Given data:

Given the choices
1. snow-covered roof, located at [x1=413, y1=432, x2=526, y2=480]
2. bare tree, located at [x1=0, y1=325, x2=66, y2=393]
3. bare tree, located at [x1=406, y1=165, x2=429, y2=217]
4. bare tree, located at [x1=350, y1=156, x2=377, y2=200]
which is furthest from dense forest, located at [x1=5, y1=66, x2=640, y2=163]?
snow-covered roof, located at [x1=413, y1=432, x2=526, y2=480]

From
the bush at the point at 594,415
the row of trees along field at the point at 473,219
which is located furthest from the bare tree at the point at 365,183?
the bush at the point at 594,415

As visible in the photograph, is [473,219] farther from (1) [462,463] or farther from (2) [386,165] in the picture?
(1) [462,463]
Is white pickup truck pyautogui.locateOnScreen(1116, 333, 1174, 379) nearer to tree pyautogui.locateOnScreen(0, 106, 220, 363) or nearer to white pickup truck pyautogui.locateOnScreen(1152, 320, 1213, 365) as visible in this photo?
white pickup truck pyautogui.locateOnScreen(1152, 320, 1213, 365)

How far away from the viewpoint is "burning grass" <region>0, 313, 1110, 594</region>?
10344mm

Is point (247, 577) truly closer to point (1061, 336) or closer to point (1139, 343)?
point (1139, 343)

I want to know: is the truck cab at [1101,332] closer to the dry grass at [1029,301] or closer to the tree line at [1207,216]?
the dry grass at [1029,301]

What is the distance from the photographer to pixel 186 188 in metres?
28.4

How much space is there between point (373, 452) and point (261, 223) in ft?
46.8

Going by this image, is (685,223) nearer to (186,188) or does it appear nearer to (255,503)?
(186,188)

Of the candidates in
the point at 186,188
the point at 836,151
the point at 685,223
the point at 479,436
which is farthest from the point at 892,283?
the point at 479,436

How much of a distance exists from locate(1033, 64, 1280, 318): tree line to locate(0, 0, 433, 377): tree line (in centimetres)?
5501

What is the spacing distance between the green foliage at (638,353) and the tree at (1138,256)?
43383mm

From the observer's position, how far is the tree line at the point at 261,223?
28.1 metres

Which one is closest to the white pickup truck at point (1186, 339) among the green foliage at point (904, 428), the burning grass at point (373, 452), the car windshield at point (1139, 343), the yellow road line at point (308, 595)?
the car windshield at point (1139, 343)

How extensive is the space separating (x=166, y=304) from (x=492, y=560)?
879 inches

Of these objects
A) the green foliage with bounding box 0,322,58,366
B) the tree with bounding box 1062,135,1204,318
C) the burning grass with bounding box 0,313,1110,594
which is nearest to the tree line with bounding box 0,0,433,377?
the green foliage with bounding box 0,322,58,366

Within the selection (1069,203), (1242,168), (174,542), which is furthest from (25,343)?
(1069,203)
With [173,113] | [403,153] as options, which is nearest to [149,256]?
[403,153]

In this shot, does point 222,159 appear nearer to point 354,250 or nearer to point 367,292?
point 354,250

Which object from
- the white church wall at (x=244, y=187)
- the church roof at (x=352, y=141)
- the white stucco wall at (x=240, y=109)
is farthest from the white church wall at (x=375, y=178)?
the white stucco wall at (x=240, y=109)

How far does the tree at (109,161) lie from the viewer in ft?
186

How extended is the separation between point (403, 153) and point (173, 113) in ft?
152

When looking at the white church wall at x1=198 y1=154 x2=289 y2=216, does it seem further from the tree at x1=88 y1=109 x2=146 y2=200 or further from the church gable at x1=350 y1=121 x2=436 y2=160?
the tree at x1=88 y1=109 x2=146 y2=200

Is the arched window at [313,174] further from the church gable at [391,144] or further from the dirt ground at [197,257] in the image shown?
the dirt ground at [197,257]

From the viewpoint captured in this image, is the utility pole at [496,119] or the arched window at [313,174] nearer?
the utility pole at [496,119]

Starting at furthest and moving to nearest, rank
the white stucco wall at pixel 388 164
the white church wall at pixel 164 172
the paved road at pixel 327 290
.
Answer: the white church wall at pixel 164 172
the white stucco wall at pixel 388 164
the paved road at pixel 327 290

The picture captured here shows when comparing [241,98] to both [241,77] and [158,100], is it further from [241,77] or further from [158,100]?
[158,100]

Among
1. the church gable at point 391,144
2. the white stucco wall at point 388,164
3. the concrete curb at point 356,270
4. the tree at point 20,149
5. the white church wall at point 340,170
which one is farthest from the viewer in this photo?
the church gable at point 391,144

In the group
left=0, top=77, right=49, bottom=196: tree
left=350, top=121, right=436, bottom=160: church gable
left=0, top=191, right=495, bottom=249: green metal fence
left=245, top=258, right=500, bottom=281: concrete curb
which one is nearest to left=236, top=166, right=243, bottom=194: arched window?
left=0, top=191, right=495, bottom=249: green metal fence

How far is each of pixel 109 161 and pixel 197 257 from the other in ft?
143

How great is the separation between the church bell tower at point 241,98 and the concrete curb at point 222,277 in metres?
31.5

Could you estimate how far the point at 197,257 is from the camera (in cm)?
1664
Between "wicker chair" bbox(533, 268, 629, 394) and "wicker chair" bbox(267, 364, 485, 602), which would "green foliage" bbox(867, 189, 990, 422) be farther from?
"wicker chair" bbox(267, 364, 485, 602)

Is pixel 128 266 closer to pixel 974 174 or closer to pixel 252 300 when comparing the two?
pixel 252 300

Exercise:
Arrange the stretch from the first line through the line containing "which is furthest from dense" as a Markdown table with the columns Row and Line, numbering each row and leaving out any blank lines.

Complete response:
| Row | Line |
|---|---|
| 1 | Given the choices |
| 2 | 1. snow-covered roof, located at [x1=413, y1=432, x2=526, y2=480] |
| 3 | 2. bare tree, located at [x1=0, y1=325, x2=66, y2=393] |
| 4 | 3. bare tree, located at [x1=406, y1=165, x2=429, y2=217] |
| 5 | 4. bare tree, located at [x1=350, y1=156, x2=377, y2=200] |
| 6 | which is furthest from dense forest, located at [x1=5, y1=66, x2=640, y2=163]? |